Grand prix national du roman Anep-Enag. Une équivoque identité

Par Abdellali Merdaci

 Avec ses immenses moyens, qui sont ceux de l’État français, puissance mondiale, la France littéraire mène de longue date le combat contre la littérature des Algériens écrite et éditée en Algérie et la barre au plan international. Faudrait-il que l’ancien colonisateur puisse bénéficier en Algérie-même, de complicités, conscientes ou inconscientes, pour compromettre et retarder l’autonomie d’un espace littéraire national ? Le nom d’un Grand prix national du roman attribué à Assia Djebar, longtemps écrivaine consacrée et cheffe de file à Paris d’une pseudo-littérature algérienne, périphérie de la France littéraire, participe-t-il de cette équivoque ?
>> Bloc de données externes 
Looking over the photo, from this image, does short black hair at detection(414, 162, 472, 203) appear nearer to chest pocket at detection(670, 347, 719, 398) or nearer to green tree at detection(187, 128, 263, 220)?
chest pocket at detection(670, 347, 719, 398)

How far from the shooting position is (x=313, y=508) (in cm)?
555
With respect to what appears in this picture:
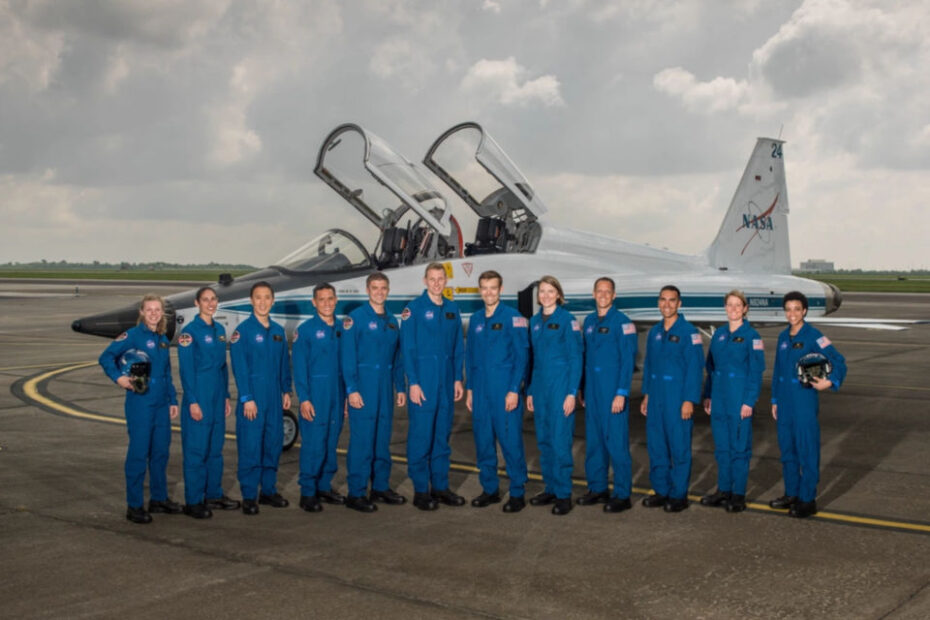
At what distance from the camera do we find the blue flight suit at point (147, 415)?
6316mm

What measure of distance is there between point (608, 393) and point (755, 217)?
33.3 feet

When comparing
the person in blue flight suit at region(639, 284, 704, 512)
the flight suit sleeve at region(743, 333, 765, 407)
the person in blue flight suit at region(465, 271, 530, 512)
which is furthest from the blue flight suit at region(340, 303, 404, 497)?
the flight suit sleeve at region(743, 333, 765, 407)

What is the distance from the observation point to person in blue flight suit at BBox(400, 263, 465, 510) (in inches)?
269

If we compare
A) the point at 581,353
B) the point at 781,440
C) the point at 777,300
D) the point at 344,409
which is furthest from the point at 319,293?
the point at 777,300

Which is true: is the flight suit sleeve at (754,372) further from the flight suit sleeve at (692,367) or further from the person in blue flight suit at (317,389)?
the person in blue flight suit at (317,389)

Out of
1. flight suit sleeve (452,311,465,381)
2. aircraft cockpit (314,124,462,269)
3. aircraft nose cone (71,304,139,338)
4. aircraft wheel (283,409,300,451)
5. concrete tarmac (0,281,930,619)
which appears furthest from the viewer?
aircraft cockpit (314,124,462,269)

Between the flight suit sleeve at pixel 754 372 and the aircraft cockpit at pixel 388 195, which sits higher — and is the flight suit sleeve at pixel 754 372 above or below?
below

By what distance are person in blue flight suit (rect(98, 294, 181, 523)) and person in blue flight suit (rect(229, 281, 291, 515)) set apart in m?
0.49

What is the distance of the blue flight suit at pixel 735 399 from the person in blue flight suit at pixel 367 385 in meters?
2.44

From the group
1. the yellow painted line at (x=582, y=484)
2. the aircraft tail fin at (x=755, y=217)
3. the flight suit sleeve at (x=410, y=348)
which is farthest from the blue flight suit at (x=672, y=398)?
the aircraft tail fin at (x=755, y=217)

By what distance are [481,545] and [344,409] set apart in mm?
1842

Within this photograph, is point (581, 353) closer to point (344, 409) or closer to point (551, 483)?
point (551, 483)

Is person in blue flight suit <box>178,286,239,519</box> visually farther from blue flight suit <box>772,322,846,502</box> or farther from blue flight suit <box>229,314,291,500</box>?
blue flight suit <box>772,322,846,502</box>

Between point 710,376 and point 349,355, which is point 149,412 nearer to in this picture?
point 349,355
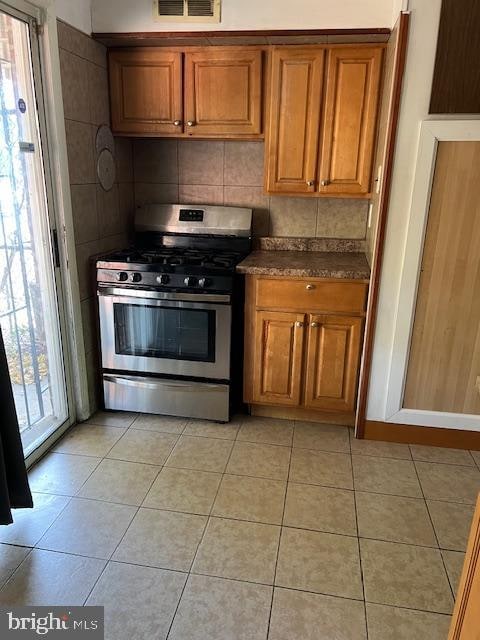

Assia Djebar et la littérature « algérienne » assimilée française

En son temps, Assia Djebar était parmi les joueurs du champ littéraire germanopratin les plus réputés. Son adhésion au champ culturel national français lui a valu des récompenses de l’État français : chevalier de la Légion d’honneur, Commandeur des Arts et des Lettres et une ultime reconnaissance d’académicienne, en 2005. L’écrivaine se préoccupait davantage de glaner des galons français pour son entreprise littéraire personnelle. Il ne fallait pas, pour elle, que l’Algérie soit un obstacle à sa réussite littéraire et institutionnelle exclusivement française. Parmi ses thèses connues, étudiées dans les Universités européennes, qu’elle a défendues sous le sceau de la « littérature migrante », celle de la levée des frontières pour les écrivains : un écrivain n’est assigné ni à un territoire ni à une nationalité. Cette rupture radicale d’avec leurs racines était une promesse pour beaucoup d’écrivais expatriés, notamment des Algériens.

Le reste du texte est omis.